Internacional

EUA: senadores anunciam projeto bipartidário para restringir acesso às armas de fogo

22 junho 2022 10:05

Os EUA registaram este ano mais de 500 "tiroteios em massa" em todo o país, de acordo com dados do Gun Violence Archive

chandan khanna

A legislação pretende endurecer as verificações de antecedentes para os compradores mais jovens de armas de fogo, exigir que mais vendedores realizem verificações de antecedentes e aumentar as penas para tráfico de armas

22 junho 2022 10:05

Senadores norte-americanos divulgaram um projeto de lei bipartidário para restringir o acesso a armas de fogo, que reúne uma série de reformas limitadas mas que são as primeiras em décadas. Este acordo entre democratas e republicanos faz parte da resposta do Congresso norte-americano aos tiroteios em massa que têm abalado o país.

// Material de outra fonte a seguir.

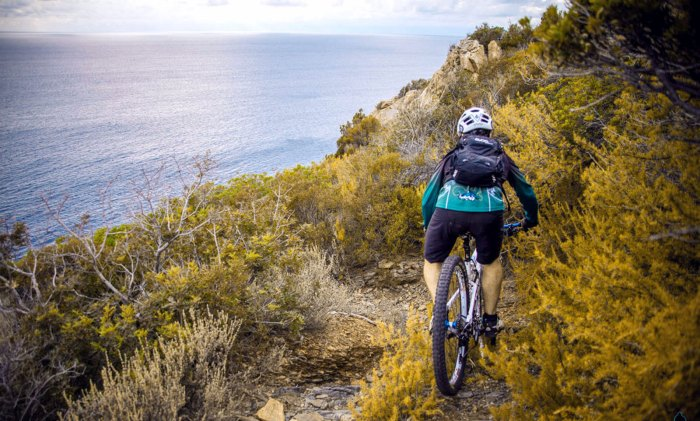 Trail mozzafiato a due passi dal mare: Hotel Tirrena - Country & Bike Hotel Portoferraio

O projeto de lei “apoiado por membros de ambos os partidos é um passo em frente e salvará vidas”, salientou o líder da maioria no Senado, o democrata Chuck Schumer. “Embora não seja tudo o que queremos, esta legislação é urgente e necessária”, atirou, apelando à discussão e aprovação final “o mais rápido possível”.

Já Mitch McConnell, líder da minoria no Senado norte-americano, considerou o projeto de lei “um pacote de medidas populares que ajudarão a tornar estes incidentes horríveis menos prováveis, ao mesmo tempo em que defendem totalmente os direitos da Segunda Emenda dos cidadãos cumpridores da lei”.

Por outro lado, a Associação Nacional de Armas (NRA), que durante décadas tem impedido leis sobre controlo de armas, manifestou-se contra a medida. “Está aquém em todos os níveis. Faz pouco para realmente abordar o crime violento enquanto abre a porta para encargos desnecessários no exercício da liberdade da Segunda Emenda por proprietários de armas cumpridores da lei", salientou o grupo de lobby de armas.

Nove dias depois dos negociadores dos partidos no Senado terem concordado com uma proposta – e 29 anos depois do Congresso ter promulgado pela última vez grandes restrições às armas de fogo – os senadores Chris Murphy, democrata, e John Cornyn, republicano, referiram aos jornalistas que foi alcançado um acordo final sobre os detalhes da proposta.

A legislação pretende endurecer as verificações de antecedentes para os compradores mais jovens de armas de fogo, exigir que mais vendedores realizem verificações de antecedentes e aumentar as penas para tráfico de armas.

Também pretende disponibilizar mais dinheiro para estados e comunidades com o objetivo de melhorar a segurança escolar e iniciativas de saúde mental.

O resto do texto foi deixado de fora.